# DOCUMENT PASSAGE:
## BEGIN

More often when people bumped the terms ‘Data Warehousing’, ‘Business Intelligence (BI)’ or ‘Data Mining’, they think of state-of-the-art tools and complex tech stuff comprehensible only to tech geeks. They squirm just by the thought of it and they let their thoughts jump into an escape hatch with a parting words ‘Let the tech guys worry about that.’
The fundamental difference
BI has many facets. Personally, having work with databases BI is data analysis in-depth. We normally analyze data by observing the behavior of numerical data in progression over time delimited with time itself and other components associated with the numeric object such as sales over time, number of units produce over time, distance covered over time, etc. To visualize the analysis, we plot the data on the graph traditionally on two-dimensional approach the way we see data in an Excel spreadsheet.
As an example, say Branch A of ABC Bank received a total deposit amounting to $12000 for the month of January 2012, Branch B received deposits amounting to $34000 in Jan 2012, Branch A had $9000 deposits on February 2012, Branch B earned $11000 deposits on Feb 2012 and so on. We list down the branches in the column (Y-axis) of a spreadsheet against the months on rows (X-axis) and the intersection of X and Y axis is the corresponding numeric value. The intersection of the two dimensions (X and Y axis or Rows and Columns) in the graph is the corresponding numeric value..

## END

# PROVIDED INFORMATION:

## BEGIN

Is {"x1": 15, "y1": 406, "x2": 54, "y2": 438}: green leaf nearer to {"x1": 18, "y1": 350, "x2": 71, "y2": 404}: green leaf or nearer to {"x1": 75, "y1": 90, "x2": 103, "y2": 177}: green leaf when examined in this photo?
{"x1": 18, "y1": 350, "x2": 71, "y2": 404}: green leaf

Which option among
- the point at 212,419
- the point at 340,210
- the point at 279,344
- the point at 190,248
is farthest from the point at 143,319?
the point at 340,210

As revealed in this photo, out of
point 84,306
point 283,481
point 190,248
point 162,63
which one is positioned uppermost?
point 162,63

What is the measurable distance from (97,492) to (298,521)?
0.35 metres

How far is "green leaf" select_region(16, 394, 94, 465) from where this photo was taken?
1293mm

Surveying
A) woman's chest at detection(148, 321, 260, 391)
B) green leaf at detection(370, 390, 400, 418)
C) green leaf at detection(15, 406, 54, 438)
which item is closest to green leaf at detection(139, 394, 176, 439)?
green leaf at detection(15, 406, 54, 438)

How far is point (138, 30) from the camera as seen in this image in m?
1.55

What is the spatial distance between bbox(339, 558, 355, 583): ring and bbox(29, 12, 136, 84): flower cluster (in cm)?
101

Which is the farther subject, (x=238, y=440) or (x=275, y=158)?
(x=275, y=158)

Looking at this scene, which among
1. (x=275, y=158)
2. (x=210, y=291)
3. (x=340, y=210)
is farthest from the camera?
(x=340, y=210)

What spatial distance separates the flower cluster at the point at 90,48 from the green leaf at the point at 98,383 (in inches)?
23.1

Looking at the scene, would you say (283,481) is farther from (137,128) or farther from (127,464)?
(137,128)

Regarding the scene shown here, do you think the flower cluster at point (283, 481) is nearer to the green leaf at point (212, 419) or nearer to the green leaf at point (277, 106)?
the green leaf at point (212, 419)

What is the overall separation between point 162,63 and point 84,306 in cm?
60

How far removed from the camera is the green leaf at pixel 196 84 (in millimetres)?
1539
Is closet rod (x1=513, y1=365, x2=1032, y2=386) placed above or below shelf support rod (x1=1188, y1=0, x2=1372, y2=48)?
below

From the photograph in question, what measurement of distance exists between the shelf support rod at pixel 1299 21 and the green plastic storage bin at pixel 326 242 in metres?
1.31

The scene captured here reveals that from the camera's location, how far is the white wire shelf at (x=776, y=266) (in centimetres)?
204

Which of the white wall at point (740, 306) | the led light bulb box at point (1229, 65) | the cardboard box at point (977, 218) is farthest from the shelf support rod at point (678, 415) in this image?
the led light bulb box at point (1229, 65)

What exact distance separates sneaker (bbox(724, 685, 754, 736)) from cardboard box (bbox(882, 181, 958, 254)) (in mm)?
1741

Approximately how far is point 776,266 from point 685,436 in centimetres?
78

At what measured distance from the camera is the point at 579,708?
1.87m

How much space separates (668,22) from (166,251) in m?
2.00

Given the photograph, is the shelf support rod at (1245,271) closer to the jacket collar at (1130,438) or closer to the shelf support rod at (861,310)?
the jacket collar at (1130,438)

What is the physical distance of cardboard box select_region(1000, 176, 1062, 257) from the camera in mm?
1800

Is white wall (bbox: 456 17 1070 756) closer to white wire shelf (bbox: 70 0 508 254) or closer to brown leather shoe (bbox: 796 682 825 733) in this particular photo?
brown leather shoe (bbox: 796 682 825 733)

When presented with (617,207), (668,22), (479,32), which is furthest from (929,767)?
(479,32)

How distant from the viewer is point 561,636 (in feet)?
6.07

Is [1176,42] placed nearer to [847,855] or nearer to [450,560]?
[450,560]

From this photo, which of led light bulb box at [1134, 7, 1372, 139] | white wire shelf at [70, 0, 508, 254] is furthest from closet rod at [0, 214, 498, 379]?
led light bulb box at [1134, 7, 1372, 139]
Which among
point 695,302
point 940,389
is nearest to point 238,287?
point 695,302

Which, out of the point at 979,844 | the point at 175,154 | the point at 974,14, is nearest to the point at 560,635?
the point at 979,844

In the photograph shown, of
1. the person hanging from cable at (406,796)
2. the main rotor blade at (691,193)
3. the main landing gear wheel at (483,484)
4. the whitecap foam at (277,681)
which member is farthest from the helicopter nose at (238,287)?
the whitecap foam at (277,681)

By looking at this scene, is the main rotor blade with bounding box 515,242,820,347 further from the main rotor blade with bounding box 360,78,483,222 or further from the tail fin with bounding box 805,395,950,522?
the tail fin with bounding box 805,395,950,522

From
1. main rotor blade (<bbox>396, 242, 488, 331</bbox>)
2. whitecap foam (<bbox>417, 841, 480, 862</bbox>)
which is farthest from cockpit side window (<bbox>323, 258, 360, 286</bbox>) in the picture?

## END

Rewrite the business intelligence text starting at "More often when" and ending at "an Excel spreadsheet.", with "tech geeks" replaced by "engineers".

More often when people bumped the terms ‘Data Warehousing’, ‘Business Intelligence (BI)’ or ‘Data Mining’, they think of state-of-the-art tools and complex tech stuff comprehensible only to engineers. They squirm just by the thought of it and they let their thoughts jump into an escape hatch with a parting words ‘Let the tech guys worry about that.’
The fundamental difference
BI has many facets. Personally, having work with databases BI is data analysis in-depth. We normally analyze data by observing the behavior of numerical data in progression over time delimited with time itself and other components associated with the numeric object such as sales over time, number of units produce over time, distance covered over time, etc. To visualize the analysis, we plot the data on the graph traditionally on two-dimensional approach the way we see data in an Excel spreadsheet.